I sit down on the bed, pat the space next to me. He follows my lead. I study his profile as he studies the wall.

“I’m trying to figure out how to get rid of all this anger, Smoky. I’m coming to the conclusion that the only solution is killing the man who took you away from us. That bothers me on some level, but maybe not as much as it should.” He shakes his head. “I’m not Kirby. If I cross this line, it might have consequences for me. That’s what’s on my mind.”

I reach over and take his hand. “I feel the same way. I’m just not conflicted about it.”

He looks at me—really looks at me—for what seems like the first time. “Why not? How’d you get there?”

“I got there because a man came into my home a few years ago and stole my life and my face. Not long after that, another man almost killed Callie, and that same man then took Bonnie and held her hostage while he watched me cut my face for him.” I grip his hand. “In spite of all that, do you know what lets me sleep at night? What gives me just a little bit of comfort?”

“No.”

“That both of those men are dead. That I killed them. That’s the penalty from now on, Tommy. Mess with my family and you die.”

“Even if it means murder?”

“Even if.”

It occurs to me that we could part ways right here. This could very well be a moral burden beyond Tommy’s ability to rationalize. He’s not the kind of man built to bend.

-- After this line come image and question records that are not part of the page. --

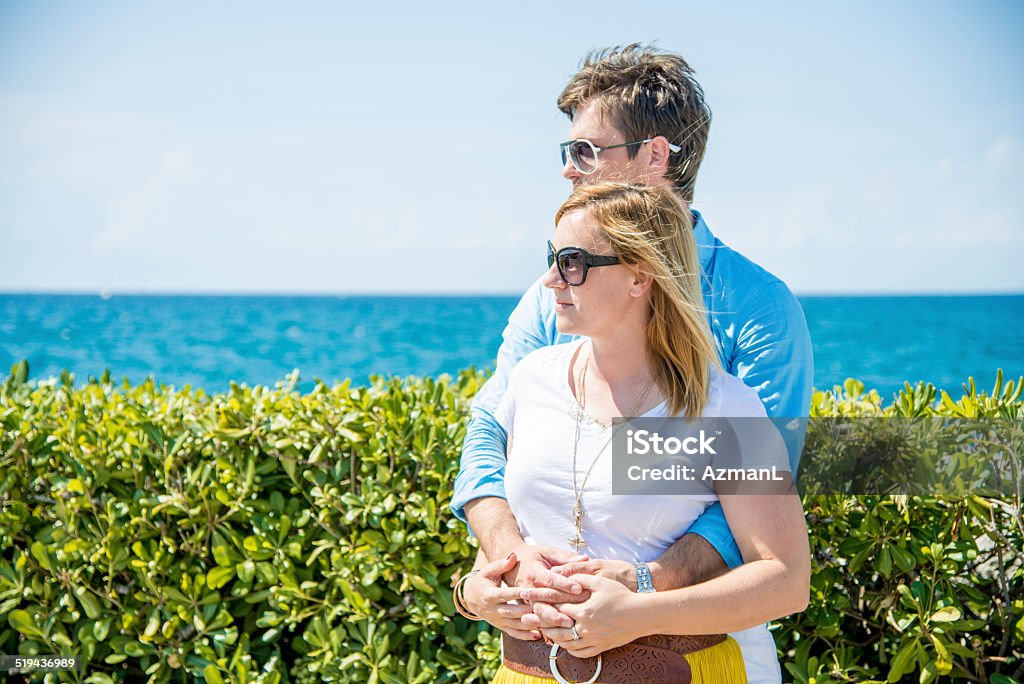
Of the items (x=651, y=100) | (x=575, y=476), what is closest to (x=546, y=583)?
(x=575, y=476)

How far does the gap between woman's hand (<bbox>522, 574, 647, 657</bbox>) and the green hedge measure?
1534mm

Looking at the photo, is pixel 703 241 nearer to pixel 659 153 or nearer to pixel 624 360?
pixel 659 153

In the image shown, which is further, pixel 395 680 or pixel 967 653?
pixel 395 680

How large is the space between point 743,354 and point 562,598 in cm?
83

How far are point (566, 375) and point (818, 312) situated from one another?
79.7 meters

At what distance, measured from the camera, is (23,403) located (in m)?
4.48

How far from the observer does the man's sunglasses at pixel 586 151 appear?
2.94 metres

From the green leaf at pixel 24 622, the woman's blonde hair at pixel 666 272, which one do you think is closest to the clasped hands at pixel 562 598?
the woman's blonde hair at pixel 666 272

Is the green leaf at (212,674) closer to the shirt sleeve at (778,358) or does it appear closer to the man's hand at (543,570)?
the man's hand at (543,570)

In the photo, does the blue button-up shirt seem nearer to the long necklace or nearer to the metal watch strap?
the metal watch strap

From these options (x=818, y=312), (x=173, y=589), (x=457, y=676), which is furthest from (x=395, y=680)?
→ (x=818, y=312)

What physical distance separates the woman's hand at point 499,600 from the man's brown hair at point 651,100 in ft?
4.35

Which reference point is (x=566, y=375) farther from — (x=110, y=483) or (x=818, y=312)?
(x=818, y=312)

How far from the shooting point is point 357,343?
58625 millimetres
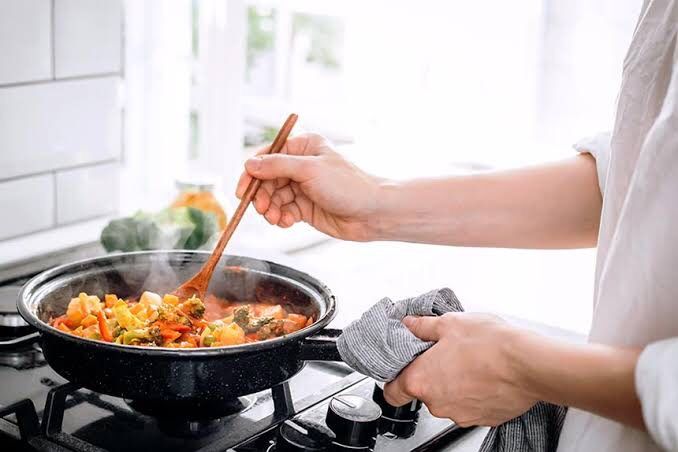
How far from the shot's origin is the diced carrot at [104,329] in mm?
1033

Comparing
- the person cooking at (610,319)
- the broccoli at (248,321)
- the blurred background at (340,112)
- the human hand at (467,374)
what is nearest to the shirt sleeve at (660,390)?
the person cooking at (610,319)

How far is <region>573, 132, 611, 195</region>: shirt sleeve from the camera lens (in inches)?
44.2

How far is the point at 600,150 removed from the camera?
1129 mm

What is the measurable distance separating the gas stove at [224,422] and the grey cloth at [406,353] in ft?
0.27

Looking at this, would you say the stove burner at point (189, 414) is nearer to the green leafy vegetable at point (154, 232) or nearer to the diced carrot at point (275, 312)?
the diced carrot at point (275, 312)

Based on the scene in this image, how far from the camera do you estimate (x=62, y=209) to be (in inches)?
63.3

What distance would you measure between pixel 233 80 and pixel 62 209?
1.69 ft

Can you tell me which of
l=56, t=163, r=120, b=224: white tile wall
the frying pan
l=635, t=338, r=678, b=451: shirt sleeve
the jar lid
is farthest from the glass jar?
l=635, t=338, r=678, b=451: shirt sleeve

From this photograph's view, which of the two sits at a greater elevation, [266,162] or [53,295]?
[266,162]

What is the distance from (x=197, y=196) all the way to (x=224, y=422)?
0.55 metres

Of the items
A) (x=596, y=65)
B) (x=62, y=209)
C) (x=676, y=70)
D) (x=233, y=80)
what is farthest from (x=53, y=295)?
(x=596, y=65)

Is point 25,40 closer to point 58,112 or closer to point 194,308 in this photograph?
point 58,112

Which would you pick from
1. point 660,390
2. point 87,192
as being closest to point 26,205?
point 87,192

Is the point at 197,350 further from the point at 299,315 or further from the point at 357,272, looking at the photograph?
the point at 357,272
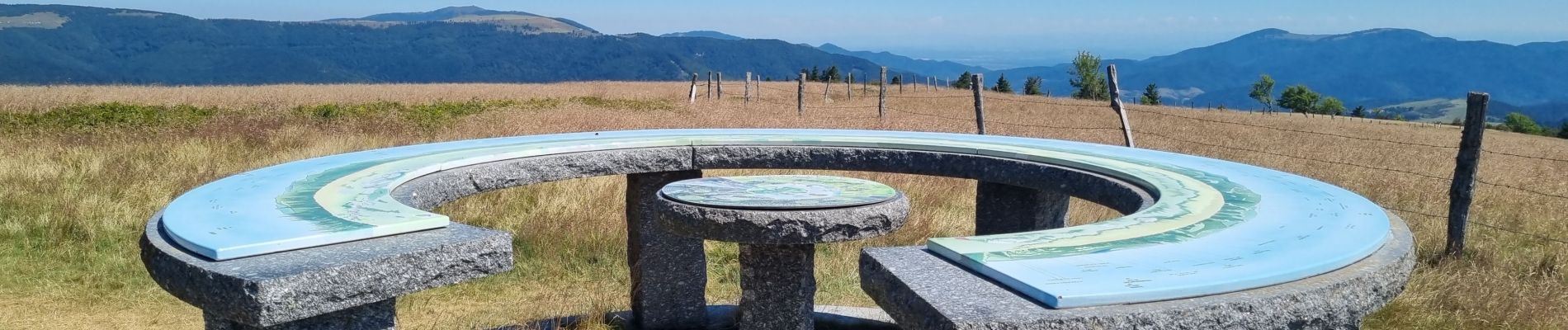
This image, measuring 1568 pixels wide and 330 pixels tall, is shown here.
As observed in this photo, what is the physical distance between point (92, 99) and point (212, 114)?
5.98 metres

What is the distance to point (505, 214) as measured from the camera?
7.65m

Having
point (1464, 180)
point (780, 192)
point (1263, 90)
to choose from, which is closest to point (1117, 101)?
point (1464, 180)

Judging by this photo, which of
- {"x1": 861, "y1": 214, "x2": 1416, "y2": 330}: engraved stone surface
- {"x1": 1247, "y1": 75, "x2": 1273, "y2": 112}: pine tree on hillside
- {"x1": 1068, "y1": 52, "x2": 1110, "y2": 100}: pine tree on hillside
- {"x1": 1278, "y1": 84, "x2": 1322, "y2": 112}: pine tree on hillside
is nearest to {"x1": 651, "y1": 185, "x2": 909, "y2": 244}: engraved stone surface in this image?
{"x1": 861, "y1": 214, "x2": 1416, "y2": 330}: engraved stone surface

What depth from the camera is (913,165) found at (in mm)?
5121

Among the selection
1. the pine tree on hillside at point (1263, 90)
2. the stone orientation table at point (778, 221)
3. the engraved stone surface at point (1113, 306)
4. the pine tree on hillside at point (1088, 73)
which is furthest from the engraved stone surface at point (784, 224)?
the pine tree on hillside at point (1263, 90)

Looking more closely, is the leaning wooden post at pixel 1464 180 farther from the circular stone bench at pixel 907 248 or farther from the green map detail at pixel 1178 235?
the green map detail at pixel 1178 235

He raises my hand to his lips and kisses it. “I can live with that.”

Then he does the last thing I’d ever expect. He cries. It’s a soundless expression of grief, just tears pattering against my skin. It transfixes me. I feel as though I am witnessing something that shouldn’t be allowed by nature, like a black sun, or a child with a knife in his hand and a grin on his face.

It ends as quickly as it began. He kisses my hand again, dries his face with two swipes of his hand, and stands up.

“What do you want to wear?”

He helps me dress when I need help. He gets my backup gun from the gun safe. He finishes by presenting me with my cell phone.

“Dali left it with you, along with your FBI ID. The techs checked it. It’s clean.”

“Thanks.”

I look at myself in the mirror. My face crumples in dismay. “I’m ugly!”

He’s standing behind me, and he cups each side of my bald head with a calloused but loving palm. He kisses the very top of my head. “You’re alive. The hair will grow back. And you’re never ugly.” He steps away and checks his watch. “We should get moving. I’ll meet you downstairs.”

I’m left alone with my reflection. His words are both inadequate and more than I need. The dismay is visceral; it will always be the first thing I feel until the hair grows back, but Tommy’s words will follow in my mind and bring me comfort. That and the tears he cried for me, which I know we’ll never talk about again. They were a gift, something to treasure, something else to kill for.